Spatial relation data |
--- START ---

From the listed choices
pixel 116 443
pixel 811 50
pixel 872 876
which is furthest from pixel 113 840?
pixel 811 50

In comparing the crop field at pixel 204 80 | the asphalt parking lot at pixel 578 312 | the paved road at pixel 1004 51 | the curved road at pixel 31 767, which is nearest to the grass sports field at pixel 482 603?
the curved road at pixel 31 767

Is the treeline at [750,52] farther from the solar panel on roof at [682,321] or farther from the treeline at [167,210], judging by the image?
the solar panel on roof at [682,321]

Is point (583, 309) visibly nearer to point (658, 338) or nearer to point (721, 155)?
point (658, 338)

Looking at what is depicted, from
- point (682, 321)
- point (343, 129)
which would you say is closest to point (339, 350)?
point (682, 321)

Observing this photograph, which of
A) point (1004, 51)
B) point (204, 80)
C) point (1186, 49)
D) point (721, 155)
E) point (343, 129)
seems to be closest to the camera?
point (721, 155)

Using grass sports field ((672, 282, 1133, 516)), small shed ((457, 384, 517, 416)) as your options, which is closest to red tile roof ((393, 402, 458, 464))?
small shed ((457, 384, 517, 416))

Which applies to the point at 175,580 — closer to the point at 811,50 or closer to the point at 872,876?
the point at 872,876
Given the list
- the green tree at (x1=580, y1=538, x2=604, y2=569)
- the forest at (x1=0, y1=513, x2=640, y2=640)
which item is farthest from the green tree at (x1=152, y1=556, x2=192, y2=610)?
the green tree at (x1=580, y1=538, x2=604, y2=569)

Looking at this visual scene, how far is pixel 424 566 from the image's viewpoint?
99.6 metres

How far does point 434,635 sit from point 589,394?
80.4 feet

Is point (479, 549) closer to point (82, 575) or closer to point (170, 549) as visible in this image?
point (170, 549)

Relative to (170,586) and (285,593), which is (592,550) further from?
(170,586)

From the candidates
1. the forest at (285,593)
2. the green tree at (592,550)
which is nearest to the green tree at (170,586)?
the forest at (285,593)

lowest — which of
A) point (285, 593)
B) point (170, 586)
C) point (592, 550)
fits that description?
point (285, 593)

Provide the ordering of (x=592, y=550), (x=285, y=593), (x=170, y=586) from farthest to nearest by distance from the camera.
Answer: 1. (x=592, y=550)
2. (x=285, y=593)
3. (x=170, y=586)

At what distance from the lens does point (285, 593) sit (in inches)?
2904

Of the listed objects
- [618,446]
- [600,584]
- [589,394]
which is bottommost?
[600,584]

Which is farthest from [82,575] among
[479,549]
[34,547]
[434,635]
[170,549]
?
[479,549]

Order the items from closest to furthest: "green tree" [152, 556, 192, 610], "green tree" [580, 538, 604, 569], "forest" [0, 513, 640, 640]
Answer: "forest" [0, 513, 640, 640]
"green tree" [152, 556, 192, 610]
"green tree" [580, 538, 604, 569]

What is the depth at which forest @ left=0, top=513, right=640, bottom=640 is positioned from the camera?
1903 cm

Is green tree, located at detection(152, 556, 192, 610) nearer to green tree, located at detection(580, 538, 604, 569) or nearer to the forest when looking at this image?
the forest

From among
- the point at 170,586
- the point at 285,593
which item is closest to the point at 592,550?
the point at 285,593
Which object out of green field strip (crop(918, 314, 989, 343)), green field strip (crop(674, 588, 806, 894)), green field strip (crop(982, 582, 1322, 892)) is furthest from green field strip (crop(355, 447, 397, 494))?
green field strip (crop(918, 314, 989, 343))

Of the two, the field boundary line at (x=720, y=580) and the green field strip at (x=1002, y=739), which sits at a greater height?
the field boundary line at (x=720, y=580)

--- END ---

Stated problem |
Rewrite every line of the rows above as a numbered list, omitting the blank lines.

Task output |
1. From the listed choices
2. pixel 116 443
3. pixel 811 50
4. pixel 872 876
5. which is furthest from pixel 113 840?
6. pixel 811 50
7. In comparing the crop field at pixel 204 80 | the asphalt parking lot at pixel 578 312 | the paved road at pixel 1004 51 | the curved road at pixel 31 767, which is nearest to the grass sports field at pixel 482 603?
8. the curved road at pixel 31 767
9. Is the treeline at [750,52] farther from the solar panel on roof at [682,321] or farther from the treeline at [167,210], judging by the image?
10. the solar panel on roof at [682,321]
11. Is point (583, 309) visibly nearer to point (658, 338) or nearer to point (721, 155)?
12. point (658, 338)
13. Looking at what is depicted, from
14. - point (682, 321)
15. - point (343, 129)
16. which would you say is closest to point (339, 350)?
17. point (682, 321)
18. Observing this photograph, which of
19. A) point (1004, 51)
20. B) point (204, 80)
21. C) point (1186, 49)
22. D) point (721, 155)
23. E) point (343, 129)
24. seems to be closest to the camera?
25. point (721, 155)
26. Using grass sports field ((672, 282, 1133, 516)), small shed ((457, 384, 517, 416)) as your options, which is closest to red tile roof ((393, 402, 458, 464))?
27. small shed ((457, 384, 517, 416))
28. Which applies to the point at 175,580 — closer to the point at 811,50 or closer to the point at 872,876?
29. the point at 872,876
30. Given the list
31. - the green tree at (x1=580, y1=538, x2=604, y2=569)
32. - the forest at (x1=0, y1=513, x2=640, y2=640)
33. which item is farthest from the green tree at (x1=152, y1=556, x2=192, y2=610)?
34. the green tree at (x1=580, y1=538, x2=604, y2=569)
35. Looking at this visual scene, how far is pixel 424 566 from the image's viewpoint?
36. 99.6 metres
37. How far does point 434,635 sit from point 589,394?
38. 80.4 feet
39. Is point (479, 549) closer to point (82, 575) or closer to point (170, 549) as visible in this image?
40. point (170, 549)
41. Relative to (170,586) and (285,593), which is (592,550) further from?
42. (170,586)
43. From the candidates
44. 1. the forest at (285,593)
45. 2. the green tree at (592,550)
46. which is nearest to the green tree at (170,586)?
47. the forest at (285,593)
48. lowest — which of
49. A) point (285, 593)
50. B) point (170, 586)
51. C) point (592, 550)
52. fits that description?
53. point (285, 593)
54. Provide the ordering of (x=592, y=550), (x=285, y=593), (x=170, y=586) from farthest to nearest by distance from the camera.
55. Answer: 1. (x=592, y=550)
56. 2. (x=285, y=593)
57. 3. (x=170, y=586)
58. At what distance from the lens does point (285, 593) sit (in inches)?
59. 2904
60. Of the listed objects
61. - [618,446]
62. - [600,584]
63. - [589,394]
64. which is bottommost?
65. [600,584]
66. Which is farthest from [82,575] among
67. [479,549]
68. [34,547]
69. [434,635]
70. [170,549]
71. ?
72. [479,549]
73. Order the items from closest to furthest: "green tree" [152, 556, 192, 610], "green tree" [580, 538, 604, 569], "forest" [0, 513, 640, 640]
74. Answer: "forest" [0, 513, 640, 640]
75. "green tree" [152, 556, 192, 610]
76. "green tree" [580, 538, 604, 569]
77. What is the depth at which forest @ left=0, top=513, right=640, bottom=640 is positioned from the camera?
78. 1903 cm
79. Is green tree, located at detection(152, 556, 192, 610) nearer to green tree, located at detection(580, 538, 604, 569) or nearer to the forest when looking at this image?
80. the forest
81. From among
82. - the point at 170,586
83. - the point at 285,593
84. which item is closest to the point at 592,550?
85. the point at 285,593
86. Which object out of green field strip (crop(918, 314, 989, 343)), green field strip (crop(674, 588, 806, 894)), green field strip (crop(982, 582, 1322, 892)) is furthest from green field strip (crop(355, 447, 397, 494))?
87. green field strip (crop(918, 314, 989, 343))
88. Of the two, the field boundary line at (x=720, y=580) and the green field strip at (x=1002, y=739), which sits at a greater height?
89. the field boundary line at (x=720, y=580)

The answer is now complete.